PROBLEM DETAILS - Return the lines below that contain the word "text".

MATERIAL SUPPLIED -
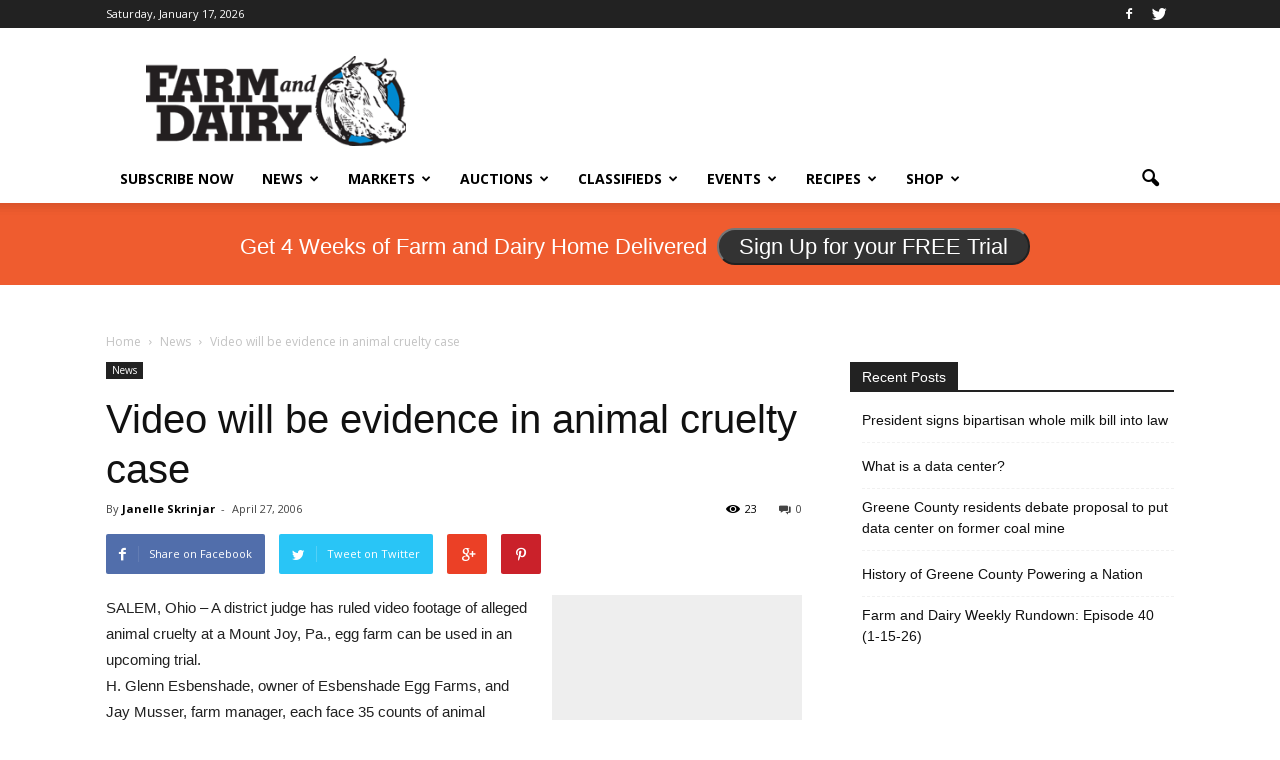

--- FILE ---
content_type: text/html; charset=utf-8
request_url: https://www.google.com/recaptcha/api2/aframe
body_size: -84
content:
<!DOCTYPE HTML><html><head><meta http-equiv="content-type" content="text/html; charset=UTF-8"></head><body><script nonce="TCOz3aRJakv0YHxNBLZ2Bg">/** Anti-fraud and anti-abuse applications only. See google.com/recaptcha */ try{var clients={'sodar':'https://pagead2.googlesyndication.com/pagead/sodar?'};window.addEventListener("message",function(a){try{if(a.source===window.parent){var b=JSON.parse(a.data);var c=clients[b['id']];if(c){var d=document.createElement('img');d.src=c+b['params']+'&rc='+(localStorage.getItem("rc::a")?sessionStorage.getItem("rc::b"):"");window.document.body.appendChild(d);sessionStorage.setItem("rc::e",parseInt(sessionStorage.getItem("rc::e")||0)+1);localStorage.setItem("rc::h",'1768653160708');}}}catch(b){}});window.parent.postMessage("_grecaptcha_ready", "*");}catch(b){}</script></body></html>

--- FILE ---
content_type: application/javascript
request_url: https://prism.app-us1.com/?a=800688971&u=https%3A%2F%2Fwww.farmanddairy.com%2Fnews%2Fvideo-will-be-evidence-in-animal-cruelty-case%2F551.html
body_size: 124
content:
window.visitorGlobalObject=window.visitorGlobalObject||window.prismGlobalObject;window.visitorGlobalObject.setVisitorId('b9e6f5f5-ef2a-4cc7-88a1-f6c642971c9f', '800688971');window.visitorGlobalObject.setWhitelistedServices('tracking', '800688971');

SOLVED EXERCISE -
content_type: text/html; charset=utf-8
<!DOCTYPE HTML><html><head><meta http-equiv="content-type" content="text/html; charset=UTF-8"></head><body><script nonce="TCOz3aRJakv0YHxNBLZ2Bg">/** Anti-fraud and anti-abuse applications only. See google.com/recaptcha */ try{var clients={'sodar':'https://pagead2.googlesyndication.com/pagead/sodar?'};window.addEventListener("message",function(a){try{if(a.source===window.parent){var b=JSON.parse(a.data);var c=clients[b['id']];if(c){var d=document.createElement('img');d.src=c+b['params']+'&rc='+(localStorage.getItem("rc::a")?sessionStorage.getItem("rc::b"):"");window.document.body.appendChild(d);sessionStorage.setItem("rc::e",parseInt(sessionStorage.getItem("rc::e")||0)+1);localStorage.setItem("rc::h",'1768653160708');}}}catch(b){}});window.parent.postMessage("_grecaptcha_ready", "*");}catch(b){}</script></body></html>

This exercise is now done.